GOAL —
Extend the forum discussion about Google's phrase-based indexing and scraper pages below, starting right after its final sentence.

EXTRACTED TEXT —
But, what is the *overriding* benefit motivating Google to accept the considerable colateral damage to potentially valuable pages? Well, wouldn't the ability to defeat *content generators* be worth the cost considering that Google has to wade through billions of auto-gen'd crap every day?

The system is further adapted to identify phrases that are related to each other, based on a phrase's ability to predict the presence of other phrases in a document. More specifically, a prediction measure is used that relates the actual co-occurrence rate of two phrases to an expected co-occurrence rate of the two phrases. Information gain, as the ratio of actual co-occurrence rate to expected co-occurrence rate, is one such prediction measure.

Why would Google want to *predict* the presence of related phrases? Why would they care? A phrase is either present or not present, but why try to *predict* it's presence? What's the point?

Well, don't scraper pages have the targeted phrase repeated over and over an inordinant number of times? And wouldn't that repetition, WITHOUT the presence of related phrases that were *predicted* to be present, skew the information gain ratio for a scraper page?...maybe enough to allow them to be identified and zapped?

In greatly simplified terms, if the phrase based indexing system determined that for the phrase [foo city hotels] --which had been deemed a "good phrase" --the phrase [foo city convention center] SHOULD also be present, and zapped all pages that didn't contain [foo city convention center], would a 99.9% accuracy/success rate against scrapers, content generators and other low value sludge be worth the negative effect of wrongly sending .1% of the valuable pages to the 950 range?

Just a thought.

Marcia




msg:3254801
 7:29 pm on Feb 16, 2007 (gmt 0)

thegypsy:
Marcia - I fail to see the point nor it's relevance?

The point is just what was said. If it's in use it's a part of the bigger picture, including use of some of the factors being among the "over 100 factors" that have already been in use. This is a sophisticated and innovative process to be sure, but it's founded on technologies that are its predecessors, some common in IR for a number of years. That can be clearly seen by the language, terminology and concepts being described.

GIVEN DATA —
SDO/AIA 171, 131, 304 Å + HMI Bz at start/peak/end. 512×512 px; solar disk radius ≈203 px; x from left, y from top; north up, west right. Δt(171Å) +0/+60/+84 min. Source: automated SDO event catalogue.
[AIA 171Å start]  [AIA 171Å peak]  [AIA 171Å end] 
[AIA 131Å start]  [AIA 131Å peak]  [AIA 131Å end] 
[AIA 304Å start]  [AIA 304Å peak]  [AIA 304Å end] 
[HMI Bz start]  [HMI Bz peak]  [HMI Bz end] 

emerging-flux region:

RESPONSE TO THE EXERCISE —
But now let me answer your question with a question:

Have you discerned and recognized the basic, classic IR technologies that underlie this group of apps and that preceded it?

thegypsy




msg:3255414
 1:46 pm on Feb 17, 2007 (gmt 0)

Why would Google want to *predict* the presence of related phrases? Why would they care? A phrase is either present or not present, but why try to *predict* it's presence? What's the point?

It’s not trying to use ESP.. it’s more a case of ;

‘Statistically we’d expect to see X# of inferences of ‘good phrases;’

More of the algo having an ‘expectation’ and ‘threshold’ for given related core terms. So the scraper page would have an unusually high occurrence and concurrence rate for the core and related phrases.

Further more, pages aren’t ZAPPED – pages obtain added weighting for each of the ‘expected’ page scores it satisfies. It is not about what ‘SHOULD’ be present. Once again it is not establishing the worth of a page, simply a statistical commonality among ALL pages in that themed group within the index.

Also 2 things;

1.Existing ranking methods are still in play (in reality or theoretically)
2.Links still play a large roll in the ultimate ranking in the PaIR method, this has not been accounted for in your thinking


The point is just what was said. If it's in use it's a part of the bigger picture, including use of some of the factors being among the "over 100 factors" that have already been in use. This is a sophisticated and innovative process to be sure, but it's founded on technologies that are its predecessors, some common in IR for a number of years. That can be clearly seen by the language, terminology and concepts being described.
But now let me answer your question with a question:
Have you discerned and recognized the basic, classic IR technologies that underlie this group of apps and that preceded it?

As I have mentioned MORE than a few times it is simply (if at all) a layering onto the existing infrastructure and algorithmic operations. I would personally be turning the dials slowly to make the PaIR methods more prominent over the next year, but who knows that one….

I know my SEO history back to 1995 and have been in the web biz game since 1998 – Indexing and retrieval my studies go back to the early 90s – So, I certainly have a good understanding of the road traveled up to this point.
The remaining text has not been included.